The Participatory Element
We will hold an interactive event in which all conference participants explore the shops along State Street in Madison to consider the three main themes of the conference: production, consumption, and reuse. State Street is the area’s most diverse shopping district and it includes stores selling everything from handmade Tibetan garments to The Gap’s clothing, and Wisconsin cheese to Einstein’s Bagels. Participants will be asked to think about themes such as globalization and production, regionalism and material identity, and the commodification of ethnicity. Conference participants will spend an hour or two in groups documenting evidence of these themes with digital cameras and/or video recorders. We will then reconvene as a group, share these collected images, and participate in a panel discussion moderated by scholars in each of the three themed areas.
We will also offer the opportunity for object studies at the Chipstone Decorative Arts Collection in the Milwaukee Art Museum. The chance to closely examine and analyze these pieces of early American material culture will provide a sense of real life engagement with artifacts rarely found at most American Studies Conferences.
Panel Presentations and the Call for Papers
For our panel discussions, we seek papers broadly related to the study of material culture, craft, art, consumerism, design, reuse, industrial design, architecture, and cultural landscapes. Our conference aims to involve academics, independent scholars, graduate students and practicing artists from fields as diverse as American studies, design studies, history, art history, anthropology, geography, sociology, art, English, philosophy, decorative arts studies and cultural studies. We will offer two days of panel papers of twenty minutes in length. Selection of these papers will be based upon originality, scholarly promise, and relevance to the main themes of the conference.
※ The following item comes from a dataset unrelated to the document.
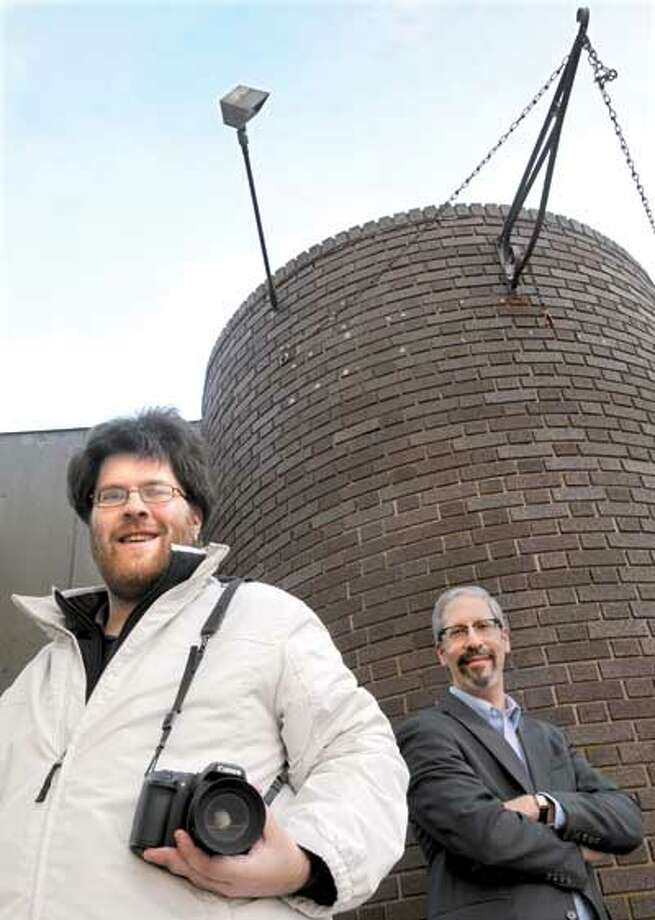 Terrance Vasseur, left, of West Haven and his photography teacher Harold Shapiro of Guilford near Bridges, a social service agency in West Haven where Terrance is a student of Harold's. (Mara Lavitt/New Haven Register)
The first series of panels will be dedicated to the act of making. We are open to any topic related to this theme as it applies to American culture. Possible panel themes may include the following:
* Made In China, Sold In America: The Global Reach of Chinese Material Culture
* The Obsolescent And The Eternal: Timeless Values of Craft Versus Throwaway Culture
* Sameness In The Material Culture Of The Americas: Homogeneity in Material Design and Appearance
* From Production To Consumption: Handcraft and Industrial Production In America in Contemporary and Historical Contexts
The second set of panels will explore issues of consumerism and overconsumption. Possible panel topics may be:
* Overconsumption On The Couch: A Gluttony For Objects
* The Fine Line Between Spaces of Laziness and Spaces of Leisure: The Rec Room and The Man Cave
* Bursting Bubbles in American Housing: The Material Impact of Financial Crises
* Foodways and Big Folks: Agribusiness And Obesity in American Culture
* Credit Cards and Virtual Money: Replacing The Tangible in The World of Data and Images
The final series of panels will focus upon reuse, sustainability and recycling within American culture and artistic practice. Possible panel discussions may include:
* The Future Of Found Objects In American Art and Architectural Practice
* From Trash To Treasure: The Perceived Historical and Monetary Value of Antiques and Collectibles
* Eco-Friendly Green Objects and Their Cool Factor: The Growth Of Green Material Culture, Sustainability and Recycling in America
* In addition to papers, this panel will also invite practicing artists to submit works of art for display or offer a live performance. Artists will be responsible for the safe transportation and display of their artwork.